**Selected extract**:

Why should we be in such desperate haste to succeed, and in such desperate enterprises? If a man does not keep pace with his companions, perhaps it is because he hears a different drummer. Let him step to the music which he hears, however measured or far away.-- Henry David Thoreau (1817 - 1862).


Where is Arthur MacArthur right now? I found this possible answer on a Fayetteville Observer (North Carolina) webpage: "Whatever happened to Gen. MacArthur's son? Did he go into the military? - H.P., Pinehurst ... A: No, he didn't. Instead, [he] became a concert pianist and writer, according to June Weatherly."

I found one other clue on the internet. In an article about the Spanish-born artist Juvenal Sanso, Philippine novelist, poet, playwright, and essayist Nick Joaquin wrote: "One hears that General MacArthur's son is now an artist in Greenwich Village, but one doubts he's doing any recollections of the Manila of his childhood."

I suppose he can't recollect our Brisbane park encounter either. If he reads this story, I'd like him to know that, after all these years, I still have fond memories of him and his mother, and hope that he has found happiness in following the beat of that different drummer.

After that story was published, Jerry and I began a long search of the internet, leading to dozens of email messages, in a bid to find the answer to her question "Where Is Arthur MacArthur?"

**Written request 1**: According to the passage about Arthur MacArthur, what did the Fayetteville Observer answer say he became instead of going into the military?
The listing that follows is unrelated to the passage about Arthur MacArthur.

**Material shown**:
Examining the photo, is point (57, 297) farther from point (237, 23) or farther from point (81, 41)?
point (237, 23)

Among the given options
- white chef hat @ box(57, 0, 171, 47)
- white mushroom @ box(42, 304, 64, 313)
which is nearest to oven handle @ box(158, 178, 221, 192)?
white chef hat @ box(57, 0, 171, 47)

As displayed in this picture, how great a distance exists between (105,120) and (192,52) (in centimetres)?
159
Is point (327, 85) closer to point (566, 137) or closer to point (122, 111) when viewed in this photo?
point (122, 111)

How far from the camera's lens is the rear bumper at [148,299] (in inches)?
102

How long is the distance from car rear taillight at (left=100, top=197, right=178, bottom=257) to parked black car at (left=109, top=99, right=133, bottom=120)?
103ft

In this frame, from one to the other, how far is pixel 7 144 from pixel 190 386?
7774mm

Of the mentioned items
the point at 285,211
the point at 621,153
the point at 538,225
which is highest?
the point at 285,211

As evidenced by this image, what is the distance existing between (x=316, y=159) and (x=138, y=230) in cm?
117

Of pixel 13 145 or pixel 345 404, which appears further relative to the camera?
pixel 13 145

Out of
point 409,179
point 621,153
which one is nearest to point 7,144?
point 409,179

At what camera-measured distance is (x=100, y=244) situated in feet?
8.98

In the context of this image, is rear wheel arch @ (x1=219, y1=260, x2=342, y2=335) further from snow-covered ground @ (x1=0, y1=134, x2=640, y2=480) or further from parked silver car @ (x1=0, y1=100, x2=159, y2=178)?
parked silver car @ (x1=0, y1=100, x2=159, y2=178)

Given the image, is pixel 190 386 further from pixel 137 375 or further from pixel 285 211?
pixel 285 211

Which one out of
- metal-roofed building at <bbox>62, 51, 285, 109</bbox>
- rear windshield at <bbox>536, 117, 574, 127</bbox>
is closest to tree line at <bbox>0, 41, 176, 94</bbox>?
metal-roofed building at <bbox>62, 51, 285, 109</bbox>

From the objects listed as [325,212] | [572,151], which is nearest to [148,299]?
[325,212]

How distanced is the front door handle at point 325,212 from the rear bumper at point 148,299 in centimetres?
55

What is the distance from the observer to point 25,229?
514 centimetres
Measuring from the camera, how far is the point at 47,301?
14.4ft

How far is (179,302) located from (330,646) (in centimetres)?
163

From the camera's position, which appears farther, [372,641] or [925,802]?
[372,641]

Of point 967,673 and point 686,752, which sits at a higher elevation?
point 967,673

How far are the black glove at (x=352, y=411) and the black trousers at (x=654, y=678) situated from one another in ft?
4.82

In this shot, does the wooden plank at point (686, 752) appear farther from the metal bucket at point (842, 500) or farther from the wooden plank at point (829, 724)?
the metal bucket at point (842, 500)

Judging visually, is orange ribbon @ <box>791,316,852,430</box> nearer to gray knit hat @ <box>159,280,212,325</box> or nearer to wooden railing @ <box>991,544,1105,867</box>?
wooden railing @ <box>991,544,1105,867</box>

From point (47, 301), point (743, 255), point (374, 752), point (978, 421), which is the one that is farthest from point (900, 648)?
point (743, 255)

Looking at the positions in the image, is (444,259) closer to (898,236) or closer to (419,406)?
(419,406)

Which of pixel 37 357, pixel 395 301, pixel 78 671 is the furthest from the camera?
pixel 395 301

**Written request 2**: Scale the listing from the line holding "Looking at the" through the end of the listing, inclusive, and give only those lines again with their requests. Multiply every coordinate in the answers by 2.4 and round each to a whole number, with halves rounded up.

**Exercise output 1**: He became a concert pianist and writer.

**Exercise output 2**:
Looking at the positions in the image, is (444,259) closer to (898,236) or closer to (419,406)?
(1006,974)

Which of pixel 37 357, pixel 395 301, pixel 78 671 is the furthest from the camera?
pixel 948 722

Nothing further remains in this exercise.